THE INPUT
+ + +

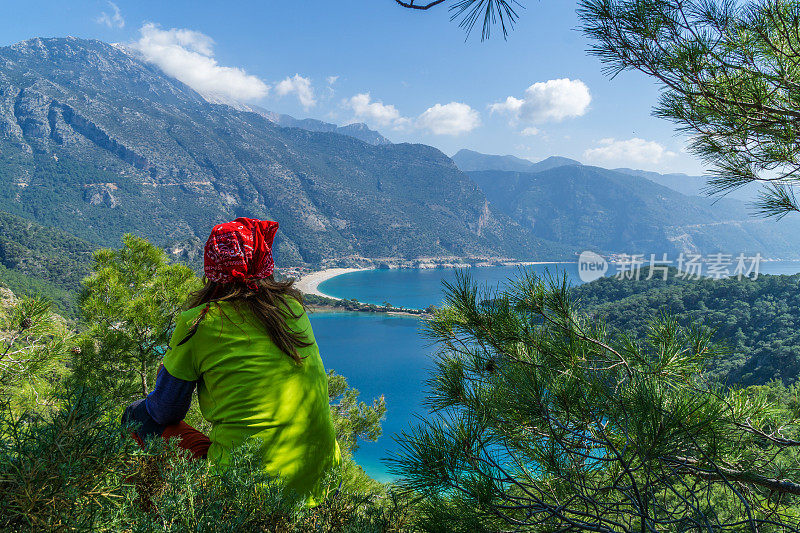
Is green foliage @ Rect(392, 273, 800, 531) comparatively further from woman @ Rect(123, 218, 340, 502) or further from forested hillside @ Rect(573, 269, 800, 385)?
forested hillside @ Rect(573, 269, 800, 385)

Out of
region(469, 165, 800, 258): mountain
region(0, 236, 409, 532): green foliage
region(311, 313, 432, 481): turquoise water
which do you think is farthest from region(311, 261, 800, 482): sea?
region(469, 165, 800, 258): mountain

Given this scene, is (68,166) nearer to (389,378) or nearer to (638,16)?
(389,378)

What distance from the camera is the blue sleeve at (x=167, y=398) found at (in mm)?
850

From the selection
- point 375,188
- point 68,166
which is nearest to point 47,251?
point 68,166

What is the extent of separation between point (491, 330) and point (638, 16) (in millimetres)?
1320

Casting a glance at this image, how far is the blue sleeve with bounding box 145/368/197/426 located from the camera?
2.79 feet

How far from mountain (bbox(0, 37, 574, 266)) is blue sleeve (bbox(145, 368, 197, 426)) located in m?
62.9

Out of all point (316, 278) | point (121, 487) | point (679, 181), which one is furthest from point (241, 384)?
point (679, 181)

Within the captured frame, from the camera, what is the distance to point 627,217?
108 metres

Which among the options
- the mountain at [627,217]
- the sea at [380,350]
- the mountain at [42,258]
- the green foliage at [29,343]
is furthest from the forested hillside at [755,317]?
the mountain at [627,217]

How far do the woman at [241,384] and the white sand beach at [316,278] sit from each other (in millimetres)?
51788

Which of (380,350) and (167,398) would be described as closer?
(167,398)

+ + +

Set out all the lines above as a JSON list of strings, one string per line, skipping blank lines and omitting the pictures.

RESPONSE BELOW
[
  "Is green foliage @ Rect(392, 273, 800, 531) comparatively further from woman @ Rect(123, 218, 340, 502) or further from forested hillside @ Rect(573, 269, 800, 385)?",
  "forested hillside @ Rect(573, 269, 800, 385)",
  "Out of",
  "region(469, 165, 800, 258): mountain",
  "region(0, 236, 409, 532): green foliage",
  "region(311, 313, 432, 481): turquoise water",
  "which do you think is farthest from region(311, 261, 800, 482): sea?",
  "region(469, 165, 800, 258): mountain",
  "Given this scene, is (68,166) nearer to (389,378) or nearer to (638,16)?",
  "(389,378)",
  "What distance from the camera is the blue sleeve at (x=167, y=398) found at (in mm)?",
  "850",
  "From the selection",
  "- point 375,188",
  "- point 68,166",
  "which is nearest to point 47,251?",
  "point 68,166",
  "What is the extent of separation between point (491, 330) and point (638, 16) (in millimetres)?",
  "1320",
  "Casting a glance at this image, how far is the blue sleeve with bounding box 145/368/197/426 located from the camera?",
  "2.79 feet",
  "How far from mountain (bbox(0, 37, 574, 266)) is blue sleeve (bbox(145, 368, 197, 426)) located in m?",
  "62.9",
  "Out of all point (316, 278) | point (121, 487) | point (679, 181), which one is furthest from point (241, 384)?",
  "point (679, 181)",
  "Within the captured frame, from the camera, what is the distance to point 627,217?",
  "108 metres",
  "Which among the options",
  "- the mountain at [627,217]",
  "- the sea at [380,350]",
  "- the mountain at [42,258]",
  "- the green foliage at [29,343]",
  "is furthest from the forested hillside at [755,317]?",
  "the mountain at [627,217]",
  "How far do the woman at [241,384] and the white sand beach at [316,278] sit from each other (in millimetres)?",
  "51788",
  "Which of (380,350) and (167,398) would be described as closer?",
  "(167,398)"
]